The funny part was the moderator commented on how myopic this conversation was etc. I apologized and just said that I had come to learn about Systems Thinking and hoped I could still do so. After the moderator participates in the thread, there was a flood of others that joined in and the conversation was civil for a while till the original Lean bashing returned. I even read that Dr. Deming held an isolated view of Systems Thinking.

I finally left the group and un-Linked a few contacts from my profile. The group seems highly knowledgeable, but they came across to me as an elitist group protecting their elitism.

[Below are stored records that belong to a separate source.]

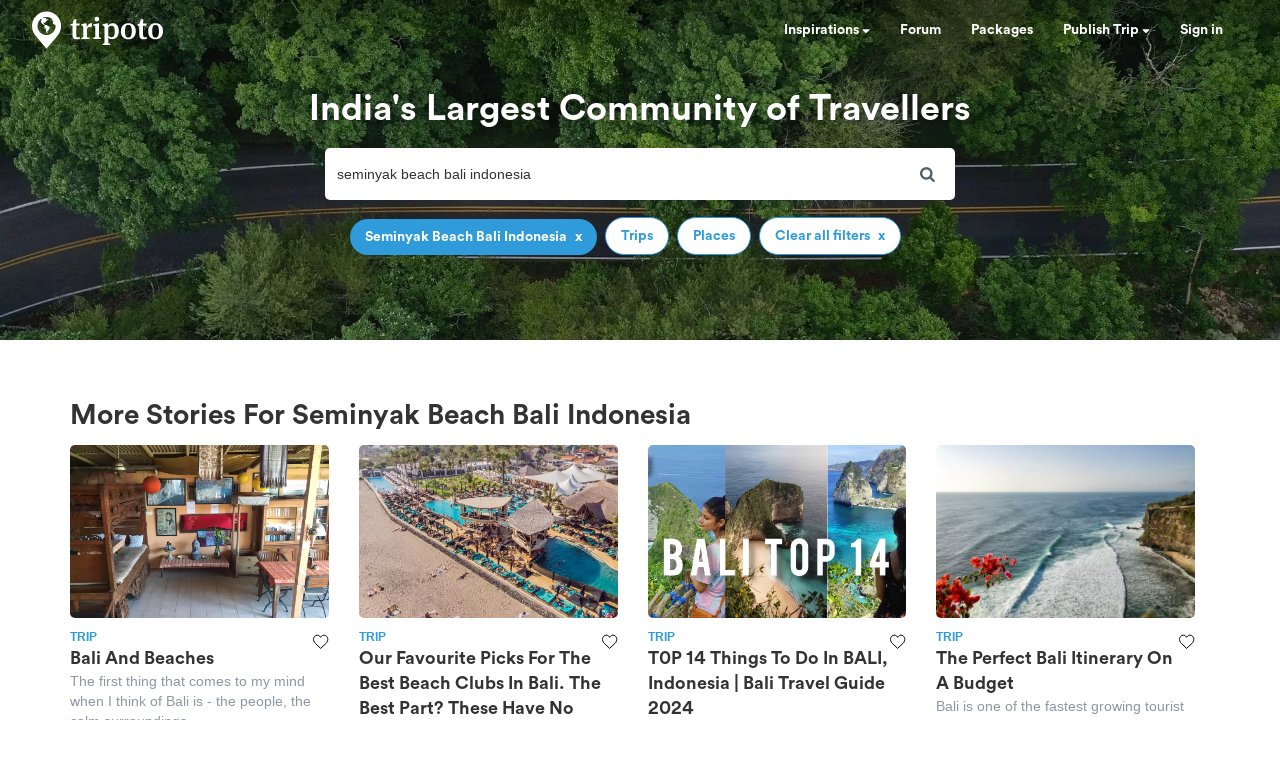

--- FILE ---
content_type: text/html; charset=utf-8
request_url: https://www.google.com/recaptcha/api2/aframe
body_size: 185
content:
<!DOCTYPE HTML><html><head><meta http-equiv="content-type" content="text/html; charset=UTF-8"></head><body><script nonce="wWQGdzbZKAKbtMzNLTmLYQ">/** Anti-fraud and anti-abuse applications only. See google.com/recaptcha */ try{var clients={'sodar':'https://pagead2.googlesyndication.com/pagead/sodar?'};window.addEventListener("message",function(a){try{if(a.source===window.parent){var b=JSON.parse(a.data);var c=clients[b['id']];if(c){var d=document.createElement('img');d.src=c+b['params']+'&rc='+(localStorage.getItem("rc::a")?sessionStorage.getItem("rc::b"):"");window.document.body.appendChild(d);sessionStorage.setItem("rc::e",parseInt(sessionStorage.getItem("rc::e")||0)+1);localStorage.setItem("rc::h",'1768719651366');}}}catch(b){}});window.parent.postMessage("_grecaptcha_ready", "*");}catch(b){}</script></body></html>

--- FILE ---
content_type: application/javascript; charset=utf-8
request_url: https://fundingchoicesmessages.google.com/f/AGSKWxX-ahf_Re2JXozv-NuyuIh083FWsy4OFkioV2OJUseahMbFF6-rqqGiUYPdYaAUi-mPG-VV6bXWuvSaZhwgucd4KabfZRP8-wbZAWOMQ6_7EjvPY-3HNd_MYQCcy9i_yIvpHmLMK_fvnOSQGchwHDzeb_u9cKd9-e0Zi-ydvAu9yTWyIjxb2mI1y_uB/_/public/ad?&adsourceid=-120x600c./banner468x80./youradhere468-
body_size: -1290
content:
window['a6457a49-5bc8-409b-91d3-41037d4f9699'] = true;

I bash Lean for being to supply-side orientated all the time. I bash Lean for being tool-happy. I can understand others for doing it and thinking that way. What I could not accept in the conversation was the elitism that occurred and the failure to be willing to discuss the original question, the similarities. Instead, it continued as another onslaught of what I would call Lean bashing. I left the conversation and the group as I really did not see what I could contribute.

In summary, I believe that all systems are very similar. The difference from DMAIC to PDCA to Casual Loops are not all that different. The difference is the path we take to get there and the people we align ourselves with to accomplish it. It is a shame we spend so much time bashing the other methods. Lean happens to be a popular business model at this time. For Systems Thinkers to say that it is a tool box, it appears to me that they are internalized in their own thinking. They even cited ASQ as adding Systems Thinking to the Lean body of knowledge. What they failed to realize, it was being added to the Lean body of knowledge, not the other way around.

I left thinking that Systems Thinking may be a dead language. It is seldom spoken in business and only a few study it.  It may be the basis and important part of how we must view things, but it has been swallowed up in the dialect of other methodologies. It reminds of the Latin language. Latin is an important part of most Mediterranean languages, but it is not spoken. Its usefulness has passed.